The Possessiveness of Seagulls
A seagull stands still, eyeing humans who are finishing their fish’n’chips. It perches upon a dark grey hard-edged rock, its white plumage flickering in the warm wind. High pitched caws and cries are carried with the in-and-out sound of the tide. The humans stand up, dust off their legs and walk away from the flapping paper that holds the left-over chips. The gull opens its red beak, arches its neck and silently charges with its back flattened. Picking up speed it heads toward a flurry of screaming wings, scrabbling up and down, clustered on the sand. The gull flaps its wings, lets out a curdled scream and dives into the feathery crowd.

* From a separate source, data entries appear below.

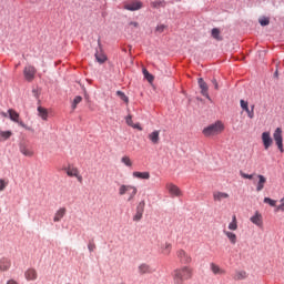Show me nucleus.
Here are the masks:
<instances>
[{
    "label": "nucleus",
    "instance_id": "nucleus-1",
    "mask_svg": "<svg viewBox=\"0 0 284 284\" xmlns=\"http://www.w3.org/2000/svg\"><path fill=\"white\" fill-rule=\"evenodd\" d=\"M194 276V268L191 266H182L173 272L174 284H185V281H192Z\"/></svg>",
    "mask_w": 284,
    "mask_h": 284
},
{
    "label": "nucleus",
    "instance_id": "nucleus-2",
    "mask_svg": "<svg viewBox=\"0 0 284 284\" xmlns=\"http://www.w3.org/2000/svg\"><path fill=\"white\" fill-rule=\"evenodd\" d=\"M223 130H225L223 122L216 121L215 123L204 128L202 133L207 138L219 136V134L223 133Z\"/></svg>",
    "mask_w": 284,
    "mask_h": 284
},
{
    "label": "nucleus",
    "instance_id": "nucleus-3",
    "mask_svg": "<svg viewBox=\"0 0 284 284\" xmlns=\"http://www.w3.org/2000/svg\"><path fill=\"white\" fill-rule=\"evenodd\" d=\"M139 190L134 185H128V184H121L119 187V196H125V194H129L128 201H134V196H136V193Z\"/></svg>",
    "mask_w": 284,
    "mask_h": 284
},
{
    "label": "nucleus",
    "instance_id": "nucleus-4",
    "mask_svg": "<svg viewBox=\"0 0 284 284\" xmlns=\"http://www.w3.org/2000/svg\"><path fill=\"white\" fill-rule=\"evenodd\" d=\"M176 256H178L180 263H183L184 265H190V263H192V255H190L183 248L178 250Z\"/></svg>",
    "mask_w": 284,
    "mask_h": 284
},
{
    "label": "nucleus",
    "instance_id": "nucleus-5",
    "mask_svg": "<svg viewBox=\"0 0 284 284\" xmlns=\"http://www.w3.org/2000/svg\"><path fill=\"white\" fill-rule=\"evenodd\" d=\"M273 139L277 145V149L280 150V152H284L283 149V130L281 128H277L273 134Z\"/></svg>",
    "mask_w": 284,
    "mask_h": 284
},
{
    "label": "nucleus",
    "instance_id": "nucleus-6",
    "mask_svg": "<svg viewBox=\"0 0 284 284\" xmlns=\"http://www.w3.org/2000/svg\"><path fill=\"white\" fill-rule=\"evenodd\" d=\"M141 8H143V2L140 0H132L124 4V10H129L130 12H135L136 10H141Z\"/></svg>",
    "mask_w": 284,
    "mask_h": 284
},
{
    "label": "nucleus",
    "instance_id": "nucleus-7",
    "mask_svg": "<svg viewBox=\"0 0 284 284\" xmlns=\"http://www.w3.org/2000/svg\"><path fill=\"white\" fill-rule=\"evenodd\" d=\"M197 83H199V88L201 90L202 97H205V99H207L209 101H212L209 93L210 88L207 87V83L205 82V80H203V78H200L197 80Z\"/></svg>",
    "mask_w": 284,
    "mask_h": 284
},
{
    "label": "nucleus",
    "instance_id": "nucleus-8",
    "mask_svg": "<svg viewBox=\"0 0 284 284\" xmlns=\"http://www.w3.org/2000/svg\"><path fill=\"white\" fill-rule=\"evenodd\" d=\"M143 212H145V201H141L136 206V212L133 215V221L139 223L143 219Z\"/></svg>",
    "mask_w": 284,
    "mask_h": 284
},
{
    "label": "nucleus",
    "instance_id": "nucleus-9",
    "mask_svg": "<svg viewBox=\"0 0 284 284\" xmlns=\"http://www.w3.org/2000/svg\"><path fill=\"white\" fill-rule=\"evenodd\" d=\"M8 114L11 121L18 123L21 128H24L26 130H30V128H28V125H26L23 121H19V113H17V111H14L13 109H9Z\"/></svg>",
    "mask_w": 284,
    "mask_h": 284
},
{
    "label": "nucleus",
    "instance_id": "nucleus-10",
    "mask_svg": "<svg viewBox=\"0 0 284 284\" xmlns=\"http://www.w3.org/2000/svg\"><path fill=\"white\" fill-rule=\"evenodd\" d=\"M19 150L23 154V156H28L29 159H32V156H34V150L32 149V146H29L26 143H20Z\"/></svg>",
    "mask_w": 284,
    "mask_h": 284
},
{
    "label": "nucleus",
    "instance_id": "nucleus-11",
    "mask_svg": "<svg viewBox=\"0 0 284 284\" xmlns=\"http://www.w3.org/2000/svg\"><path fill=\"white\" fill-rule=\"evenodd\" d=\"M166 190H168L169 194H171V196H183V192L174 183H168L166 184Z\"/></svg>",
    "mask_w": 284,
    "mask_h": 284
},
{
    "label": "nucleus",
    "instance_id": "nucleus-12",
    "mask_svg": "<svg viewBox=\"0 0 284 284\" xmlns=\"http://www.w3.org/2000/svg\"><path fill=\"white\" fill-rule=\"evenodd\" d=\"M65 172L69 176H74L75 179H78L79 183L83 182V176H81V174L79 173V169L77 166H68L65 169Z\"/></svg>",
    "mask_w": 284,
    "mask_h": 284
},
{
    "label": "nucleus",
    "instance_id": "nucleus-13",
    "mask_svg": "<svg viewBox=\"0 0 284 284\" xmlns=\"http://www.w3.org/2000/svg\"><path fill=\"white\" fill-rule=\"evenodd\" d=\"M257 182H254L256 185V192H263L265 189V183H267V178L265 175L256 174Z\"/></svg>",
    "mask_w": 284,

My great-grandmother once got into a tug of war in the fabric department at Ballantynes, many years ago. There was a big sale on and her and another woman both grabbed the material role at the same time. They eyed one another and gave a light tug back and forth, until they began yanking, saying ‘’Excuse me, but I grabbed it first.’’ My great-grandmother pulled the hardest and walked away with the material. On Youtube there are clips of crowds waiting outside shops on Black Friday, piling through when the doors open, pushing one another. Recently two women were arrested for a brawl over toilet paper at a supermarket.
According to folklore, once a person dies their soul goes on to inhabit the body of a seagull.
Somewhere out there, inside the body of a seagull is my great-grandmother, running away with all the chips.